Wav2vec-based Detection and Severity Level Classification of Dysarthria from Speech

Farhad Javanmardi,Saska Tirronen,Manila Kodali,Sudarsana Reddy Kadiri,Paavo Alku
DOI: https://doi.org/10.1109/ICASSP49357.2023.10094857
2023-10-17
Abstract:Automatic detection and severity level classification of dysarthria directly from acoustic speech signals can be used as a tool in medical diagnosis. In this work, the pre-trained wav2vec 2.0 model is studied as a feature extractor to build detection and severity level classification systems for dysarthric speech. The experiments were carried out with the popularly used UA-speech database. In the detection experiments, the results revealed that the best performance was obtained using the embeddings from the first layer of the wav2vec model that yielded an absolute improvement of 1.23% in accuracy compared to the best performing baseline feature (spectrogram). In the studied severity level classification task, the results revealed that the embeddings from the final layer gave an absolute improvement of 10.62% in accuracy compared to the best baseline features (mel-frequency cepstral coefficients).

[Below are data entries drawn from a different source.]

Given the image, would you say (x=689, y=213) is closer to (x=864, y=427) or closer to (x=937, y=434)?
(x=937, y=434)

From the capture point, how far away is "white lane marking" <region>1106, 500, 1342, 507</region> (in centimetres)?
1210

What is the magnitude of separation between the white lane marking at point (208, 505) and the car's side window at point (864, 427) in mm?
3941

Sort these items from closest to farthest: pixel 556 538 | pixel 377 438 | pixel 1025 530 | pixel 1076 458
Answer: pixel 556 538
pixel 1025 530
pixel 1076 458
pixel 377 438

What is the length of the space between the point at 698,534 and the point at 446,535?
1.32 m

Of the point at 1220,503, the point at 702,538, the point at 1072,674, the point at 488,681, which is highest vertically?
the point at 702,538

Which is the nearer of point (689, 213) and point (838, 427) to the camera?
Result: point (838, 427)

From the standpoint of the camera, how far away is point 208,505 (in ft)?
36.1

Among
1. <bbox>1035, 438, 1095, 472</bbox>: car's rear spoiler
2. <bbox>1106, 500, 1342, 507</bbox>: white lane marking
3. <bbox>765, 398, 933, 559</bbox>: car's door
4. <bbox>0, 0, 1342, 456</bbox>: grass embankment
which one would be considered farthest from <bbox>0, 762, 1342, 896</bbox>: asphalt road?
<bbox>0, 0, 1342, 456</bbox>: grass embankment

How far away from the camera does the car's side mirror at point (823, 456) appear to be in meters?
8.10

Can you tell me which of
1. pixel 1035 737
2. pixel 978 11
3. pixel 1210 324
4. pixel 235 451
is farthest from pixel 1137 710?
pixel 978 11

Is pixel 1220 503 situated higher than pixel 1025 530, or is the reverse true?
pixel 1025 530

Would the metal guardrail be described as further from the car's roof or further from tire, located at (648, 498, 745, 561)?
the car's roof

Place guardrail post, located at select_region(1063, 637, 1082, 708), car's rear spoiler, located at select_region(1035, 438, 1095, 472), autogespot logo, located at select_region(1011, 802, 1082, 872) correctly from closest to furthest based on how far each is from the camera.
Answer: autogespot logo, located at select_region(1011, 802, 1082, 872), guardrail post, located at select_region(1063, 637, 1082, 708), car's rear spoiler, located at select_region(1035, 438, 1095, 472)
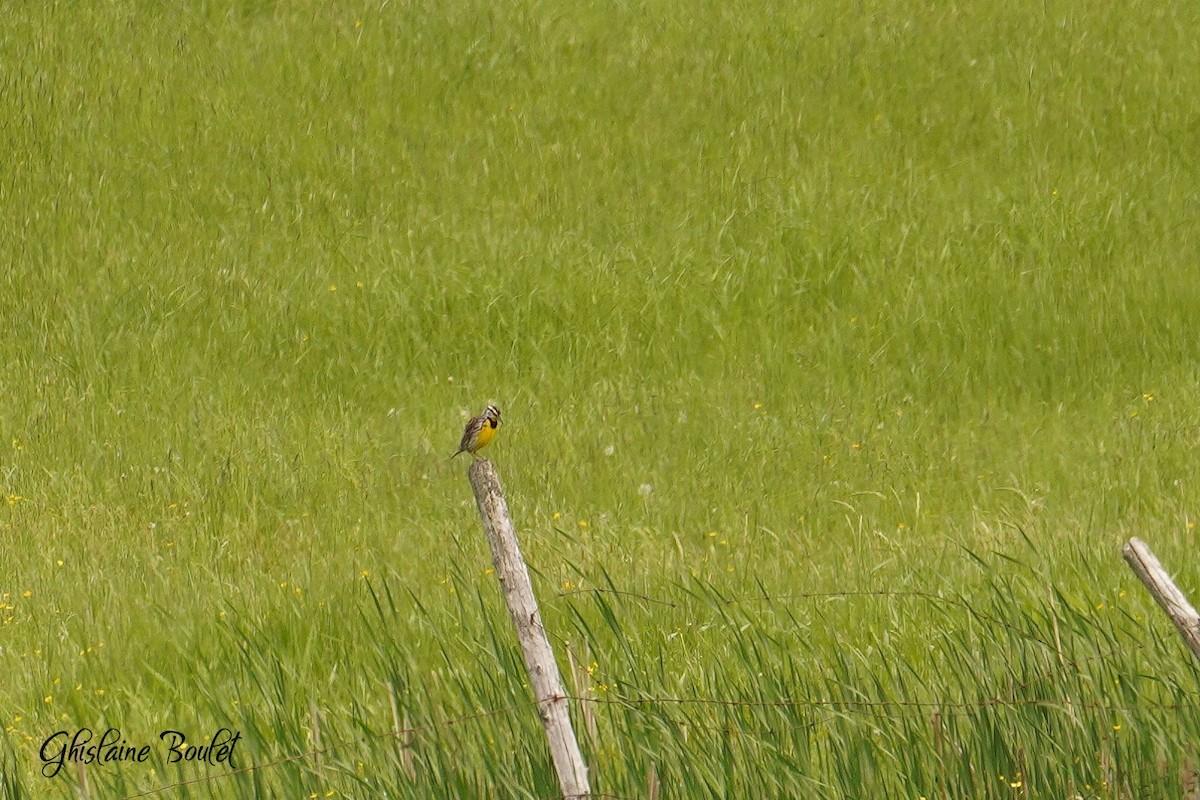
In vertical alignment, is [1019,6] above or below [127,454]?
above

Audio and Speech Processing,Computation and Language,Machine Learning,Sound,Signal Processing
What problem does this paper attempt to address?
This paper aims to address the problem of automatic detection and severity classification of speech disorders (dysarthria). Specifically, the study utilizes the pre-trained wav2vec 2.0 model to extract features from speech signals in order to establish a detection system and a severity classification system for dysarthria. The experiments were conducted on the commonly used UA-speech database, and the results indicate: 1. **Detection Task**: In the detection task, the first layer embedding of the wav2vec model performed the best, with an accuracy improvement of 1.23% over the best baseline feature (spectrogram). 2. **Severity Classification Task**: In the severity classification task, the last layer embedding of the wav2vec model performed the best, with an accuracy improvement of 10.62% over the best baseline feature (Mel-frequency cepstral coefficients, MFCCs). Through these experimental results, the paper demonstrates the potential of the wav2vec model in handling tasks related to dysarthria and provides an effective auxiliary tool for clinical diagnosis.